Anything built with libgit2 (the Rust crate is just a wrapper around the C bindings) does not require any executable or path at all, everything is baked into the library. This tends to have pros and cons vs. a shell callout that are not a clear win for either side, it's very circumstantial. I've done it both ways and would still use different ways for different use cases but experience has taught me my gut instinct isn't always right on which one will be best, I really have to map out what it will be used for by who.

Given that such a plugin will probably not need to trawl through history, the library route is promising. But I don't know how well that will play with plugins being "scripts". Will such a plugin have access to a precompiled library so it can use the API? Or will adding the plugin require a Rust toolchain? In that case a plugin that shells out to the system and doesn't require any building might be better.

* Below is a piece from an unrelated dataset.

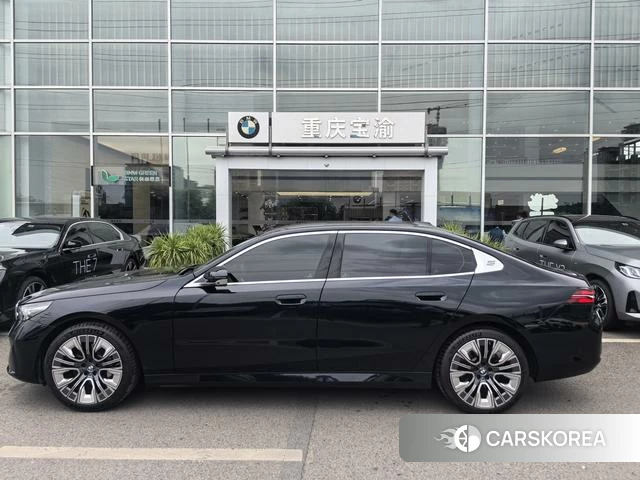 BMW 5 series 2024 Черный из Китая, фото 4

MatthewBlanchard commented 3 years ago

That's a really good point I hadn't considered. If this is going to be an eval'd plugin that runs from a script instead of precompiled there'd be no way to include libgit2. Thinking more about it having git in your path is not a terrible requirement for Windows. Someone using git probably already has it from the official git installer, and if they don't they're a download and hitting "Next" about 10 times away.

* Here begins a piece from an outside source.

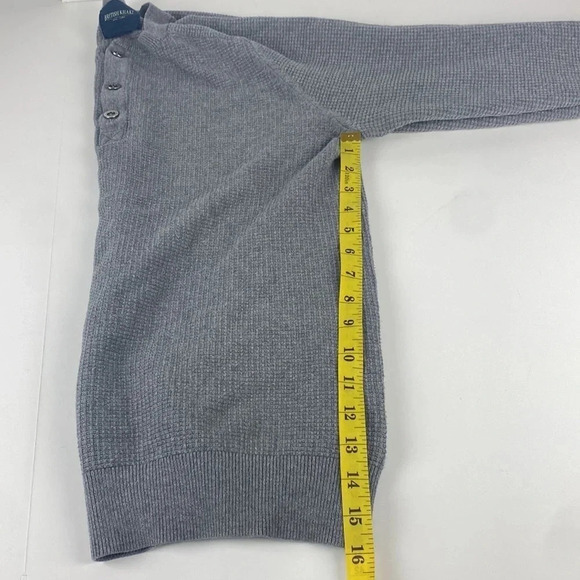 2/$25 Gray cotton waffle knit button up long sleeve sweater sz medium - Picture 5 of 9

We could even check for Windows and just display a pop-up with customized text for the platform on Linux tell the user to install git from their package manager, and on Win/Mac link to the appropriate binaries.

alerque commented 3 years ago

If I'm understanding correctly, the only way it could be done with the library and "script" plugins is to make access to all the necessary libgit2 functions into the app (even though unused) and hence expose them, no? I don't even know if that's possible, and if it is it might not be worth it. As you said having system git tooling is not that onerous (although lots of other tooling provides their own embedded ones, so it's not impossible that even people that work with it a lot don't have the client.

ctrlcctrlv commented 3 years ago

Uh, I was thinking of making the script just require that the system have a git binary. If you don't have a git binary in your PATH, why would you even want this function? Nothing about libgit2.

davelab6 commented 1 year ago

What's the status of this? :)

alerque commented 1 year ago

Uh, I was thinking of making the script just require that the system have a git binary. If you don't have a git binary in your PATH, why would you even want this function? Nothing about libgit2.

The use case logic is sound: if you don't have Git on your system anyway you likely don't need this feature at all. But the implementation is another matter: the git binary is primarily meant to be a user facing tool. It does have some "plumbing" commands as opposed to the "porcelain" ones most end users use, but those are primarily meant for parsing in other CLI programs. Using them as embedded system calls inside a GUI app starts causing problems fairly quickly. Been there done that. Using library bindings makes it way way more robust, easier to handle errors, etc.

That being said the libgit2 bindings are a bit of a pain, I recommend gitoxide as better alternative.